The dark matter puzzle is one of the most challenging questions of modern physics. Groups from the L.N.G.S, Max-Planck-Institute for Physics in Munich, the Technical University Munich, and the University of Oxford have initiated an experiment called CRESST (Cryogenic Rare Event Search with Superconducting Thermometers) to attack this question.

 What is the dark matter puzzle?

From the observation of the rotation of galaxies resembling our own Milky Way, astronomers have found that there must be about ten times more mass in them than is visible as light emitting stars. This puzzling discrepancy indicates that there exists some matter which is not emitting light and is therefore called dark matter. The fact that this invisible matter makes up more than 90% of the mass of galaxies and also larger structures and therefore most of our universe, leads to one of the presently most challenging and intriguing questions of physics: What does most of our universe consist of?

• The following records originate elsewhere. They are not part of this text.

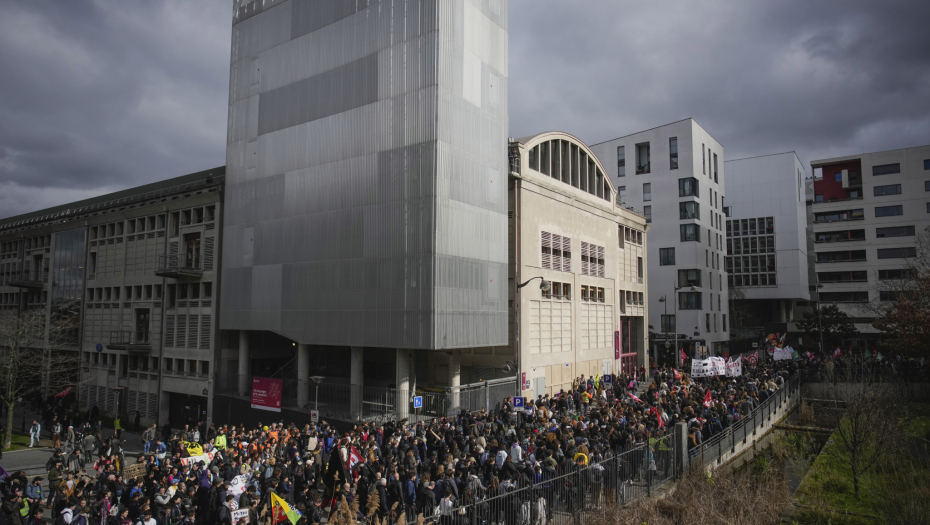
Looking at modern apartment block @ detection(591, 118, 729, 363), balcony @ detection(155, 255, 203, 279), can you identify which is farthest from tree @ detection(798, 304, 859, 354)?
balcony @ detection(155, 255, 203, 279)

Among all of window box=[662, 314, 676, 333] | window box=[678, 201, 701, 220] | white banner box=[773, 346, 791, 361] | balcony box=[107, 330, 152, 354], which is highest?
window box=[678, 201, 701, 220]

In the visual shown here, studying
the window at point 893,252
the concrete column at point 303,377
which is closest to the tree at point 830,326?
the window at point 893,252

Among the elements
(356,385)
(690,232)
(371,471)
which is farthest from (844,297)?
(371,471)

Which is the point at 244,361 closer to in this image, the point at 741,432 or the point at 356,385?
the point at 356,385

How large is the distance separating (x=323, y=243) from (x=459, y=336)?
9.62 meters

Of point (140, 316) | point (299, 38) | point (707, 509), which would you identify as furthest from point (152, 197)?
point (707, 509)

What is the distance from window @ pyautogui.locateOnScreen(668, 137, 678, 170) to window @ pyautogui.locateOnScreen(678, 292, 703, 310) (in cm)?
1429

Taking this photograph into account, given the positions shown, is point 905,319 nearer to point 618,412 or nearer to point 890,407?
point 890,407

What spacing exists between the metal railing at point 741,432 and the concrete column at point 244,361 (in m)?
27.8

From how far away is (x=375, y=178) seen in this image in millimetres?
30094

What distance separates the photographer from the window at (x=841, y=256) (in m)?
77.1

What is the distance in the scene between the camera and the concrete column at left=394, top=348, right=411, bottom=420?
2809 cm

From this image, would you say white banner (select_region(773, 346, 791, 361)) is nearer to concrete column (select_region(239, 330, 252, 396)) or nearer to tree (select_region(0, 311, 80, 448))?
concrete column (select_region(239, 330, 252, 396))

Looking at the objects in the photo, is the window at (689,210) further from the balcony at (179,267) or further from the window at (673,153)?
the balcony at (179,267)
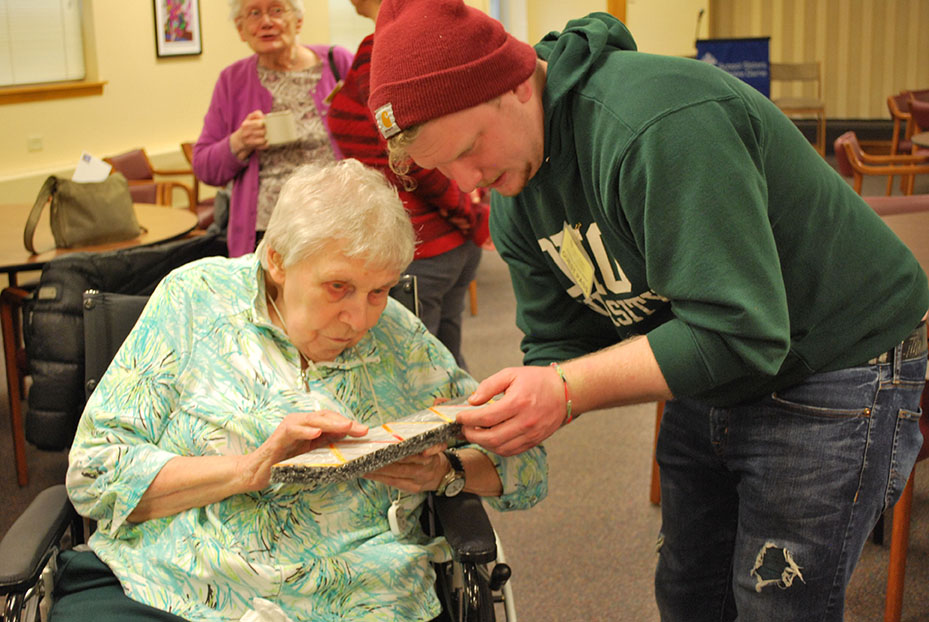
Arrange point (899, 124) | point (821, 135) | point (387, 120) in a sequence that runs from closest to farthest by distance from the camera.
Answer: point (387, 120) → point (899, 124) → point (821, 135)

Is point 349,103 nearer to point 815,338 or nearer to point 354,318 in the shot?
point 354,318

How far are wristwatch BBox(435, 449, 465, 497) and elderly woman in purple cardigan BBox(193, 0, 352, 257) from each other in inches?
62.3

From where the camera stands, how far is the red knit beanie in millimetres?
1161

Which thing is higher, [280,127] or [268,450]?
[280,127]

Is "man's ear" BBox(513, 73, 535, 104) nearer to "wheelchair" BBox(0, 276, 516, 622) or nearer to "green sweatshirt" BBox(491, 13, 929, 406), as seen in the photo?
"green sweatshirt" BBox(491, 13, 929, 406)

 What is this dark matter?

Dark matter could be made of MACHOs, huge gas balls which are too small to ignite and to shine as stars, or faint stars overlooked by our telescopes, or black holes left over from the big bang. However searches for all these dark matter candidates have failed, re-emphasising the significance of the search for elementary particle dark matter undertaken by CRESST. This experiment looks for hypothetical massive elementary particles called WIMPs (Weakly Interacting Massive Particles). It is assumed that these WIMPs are present everywhere in our galaxy and in a vast halo around it. In spite of having a mass similar to that of a nucleus, like iron for example, their extremely weak interaction with normal matter enables them to travel easily through the earth or even our galaxy without a single interaction. This extremely weak interaction, combined with important role of these particles in our universe, makes the direct search for WIMP dark matter one of the most challenging and difficult tasks of modern astroparticle physics.

 How to search for WIMPs?

WIMPs cannot be explained in the ‘standard model’ of particle physics. The existence of WIMPs would imply new physics beyond the ‘standard model’. These particles are therefore of interest to two different groups of scientists, each attacking this task in a complementary way. At huge particle accelerators like at CERN, physicists are trying to produce and to analyse new particles. Finding new physics in the future, they will obtain insight into the structure and interactions of these new particles but will not be able to prove that these particles are the dark matter. This has to be shown by direct dark matter searches as CRESST at the L.N.G.S. Finding a dark matter candidate, they can determine the mass and abundance of this particle, can determine if it solves the dark matter problem but cannot provide detailed insight into the physics beyond the ‘standard model’. Direct dark matter searches and accelerator experiments are therefore working together to push particle and astrophysics beyond their present borders.

 How does CRESST work?

Searches like CRESST look for the collision of WIMPs with ordinary matter. In such a collision a WIMP transfers part of its energy to a nucleus. Such nuclear recoils induced by WIMPs are the signals dark matter searches look for. Since these events are very rare, experiments have to fight against the background of natural radioactivity and cosmic rays.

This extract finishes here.